▶ [Problem to solve]: Reproduce each of the following rows verbatim, omitting the pictures from your answer.

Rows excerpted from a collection
★ ★ ★

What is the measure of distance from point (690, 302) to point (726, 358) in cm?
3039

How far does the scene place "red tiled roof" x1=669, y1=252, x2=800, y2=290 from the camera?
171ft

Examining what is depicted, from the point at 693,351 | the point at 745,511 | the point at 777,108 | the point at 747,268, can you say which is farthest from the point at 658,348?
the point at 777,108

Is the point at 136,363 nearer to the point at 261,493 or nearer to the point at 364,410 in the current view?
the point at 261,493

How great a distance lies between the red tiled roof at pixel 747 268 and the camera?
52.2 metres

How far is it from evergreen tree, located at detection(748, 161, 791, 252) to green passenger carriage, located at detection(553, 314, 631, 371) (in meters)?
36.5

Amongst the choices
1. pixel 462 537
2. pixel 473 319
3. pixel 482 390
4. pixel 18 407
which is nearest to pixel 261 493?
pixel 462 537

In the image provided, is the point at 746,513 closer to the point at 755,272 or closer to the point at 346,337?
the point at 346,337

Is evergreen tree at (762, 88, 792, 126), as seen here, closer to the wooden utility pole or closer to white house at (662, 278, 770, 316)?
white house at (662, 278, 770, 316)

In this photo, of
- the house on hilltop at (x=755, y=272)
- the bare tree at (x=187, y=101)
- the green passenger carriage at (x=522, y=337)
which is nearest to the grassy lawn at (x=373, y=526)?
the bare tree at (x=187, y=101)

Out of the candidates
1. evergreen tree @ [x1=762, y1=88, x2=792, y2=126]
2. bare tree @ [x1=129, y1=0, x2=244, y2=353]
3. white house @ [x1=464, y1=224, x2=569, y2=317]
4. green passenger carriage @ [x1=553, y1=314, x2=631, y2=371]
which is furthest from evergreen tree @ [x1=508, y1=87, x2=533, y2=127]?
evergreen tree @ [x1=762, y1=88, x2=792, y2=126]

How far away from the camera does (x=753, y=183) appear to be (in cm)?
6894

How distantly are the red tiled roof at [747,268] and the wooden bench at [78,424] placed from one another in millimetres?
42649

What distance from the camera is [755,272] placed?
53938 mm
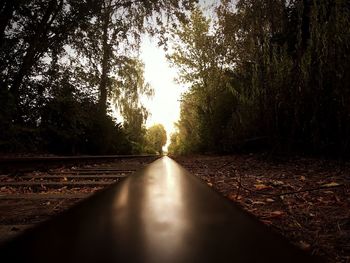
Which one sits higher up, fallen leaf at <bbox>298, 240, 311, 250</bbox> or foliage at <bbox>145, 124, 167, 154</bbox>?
foliage at <bbox>145, 124, 167, 154</bbox>

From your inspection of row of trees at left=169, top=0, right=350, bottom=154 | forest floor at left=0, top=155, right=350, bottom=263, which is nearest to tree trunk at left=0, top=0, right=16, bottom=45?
row of trees at left=169, top=0, right=350, bottom=154

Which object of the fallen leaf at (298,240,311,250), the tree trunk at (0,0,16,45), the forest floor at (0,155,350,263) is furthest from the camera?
the tree trunk at (0,0,16,45)

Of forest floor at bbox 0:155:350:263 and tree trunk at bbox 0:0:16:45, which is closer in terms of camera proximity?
forest floor at bbox 0:155:350:263

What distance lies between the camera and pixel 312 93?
5.13 m

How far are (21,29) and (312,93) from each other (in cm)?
1040

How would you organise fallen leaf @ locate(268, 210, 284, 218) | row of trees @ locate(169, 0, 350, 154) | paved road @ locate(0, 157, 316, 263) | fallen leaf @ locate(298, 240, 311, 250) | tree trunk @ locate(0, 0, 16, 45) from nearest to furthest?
paved road @ locate(0, 157, 316, 263)
fallen leaf @ locate(298, 240, 311, 250)
fallen leaf @ locate(268, 210, 284, 218)
row of trees @ locate(169, 0, 350, 154)
tree trunk @ locate(0, 0, 16, 45)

★ ★ ★

▶ [Output of the exercise]:
What is the measure of distance from point (690, 302) to point (726, 358) in cm?
3039

How far does the scene place "red tiled roof" x1=669, y1=252, x2=800, y2=290 from the camera?
171ft

Examining what is depicted, from the point at 693,351 | the point at 745,511 | the point at 777,108 | the point at 747,268, can you say which is farthest from the point at 658,348?
the point at 777,108

Is the point at 136,363 nearer to the point at 261,493 or nearer to the point at 364,410 in the current view?
the point at 261,493

How great a distance lies between the red tiled roof at pixel 747 268 and the camera?
52.2 metres

How far is it from evergreen tree, located at detection(748, 161, 791, 252) to green passenger carriage, located at detection(553, 314, 631, 371) (in meters)?
36.5

Amongst the choices
1. pixel 462 537
2. pixel 473 319
3. pixel 482 390
4. pixel 18 407
which is nearest to pixel 261 493?
pixel 462 537

In the image provided, is the point at 746,513 closer to the point at 755,272 or closer to the point at 346,337?
the point at 346,337

Is evergreen tree at (762, 88, 792, 126), as seen here, closer to the wooden utility pole or closer to white house at (662, 278, 770, 316)?
white house at (662, 278, 770, 316)

In this photo, of
- the house on hilltop at (x=755, y=272)
- the bare tree at (x=187, y=101)
- the green passenger carriage at (x=522, y=337)
which is nearest to the grassy lawn at (x=373, y=526)?
the bare tree at (x=187, y=101)

Out of the candidates
1. evergreen tree @ [x1=762, y1=88, x2=792, y2=126]
2. bare tree @ [x1=129, y1=0, x2=244, y2=353]
3. white house @ [x1=464, y1=224, x2=569, y2=317]
4. green passenger carriage @ [x1=553, y1=314, x2=631, y2=371]
which is furthest from evergreen tree @ [x1=508, y1=87, x2=533, y2=127]?
evergreen tree @ [x1=762, y1=88, x2=792, y2=126]

How far away from the camera does (x=753, y=183) appear to be (in cm)?
6894

How distantly are the red tiled roof at [747,268] and the wooden bench at [78,424] placed from one another in millimetres?
42649

What distance from the camera is [755,272] placed?
53938 mm
Which one sits higher up, fallen leaf at <bbox>298, 240, 311, 250</bbox> or foliage at <bbox>145, 124, 167, 154</bbox>?
foliage at <bbox>145, 124, 167, 154</bbox>

From your inspection of row of trees at left=169, top=0, right=350, bottom=154 | forest floor at left=0, top=155, right=350, bottom=263, which is nearest to tree trunk at left=0, top=0, right=16, bottom=45?
row of trees at left=169, top=0, right=350, bottom=154

Which object of the fallen leaf at (298,240,311,250), the tree trunk at (0,0,16,45), the forest floor at (0,155,350,263) is furthest from the camera?
the tree trunk at (0,0,16,45)

Of forest floor at bbox 0:155:350:263 and tree trunk at bbox 0:0:16:45, which is closer in terms of camera proximity?
forest floor at bbox 0:155:350:263

What distance lies between the camera and pixel 312 93?
5.13 m

How far are (21,29) and (312,93) from each other (in cm)?
1040

How would you organise fallen leaf @ locate(268, 210, 284, 218) | row of trees @ locate(169, 0, 350, 154) | paved road @ locate(0, 157, 316, 263) | fallen leaf @ locate(298, 240, 311, 250) | tree trunk @ locate(0, 0, 16, 45) from nearest to furthest?
paved road @ locate(0, 157, 316, 263)
fallen leaf @ locate(298, 240, 311, 250)
fallen leaf @ locate(268, 210, 284, 218)
row of trees @ locate(169, 0, 350, 154)
tree trunk @ locate(0, 0, 16, 45)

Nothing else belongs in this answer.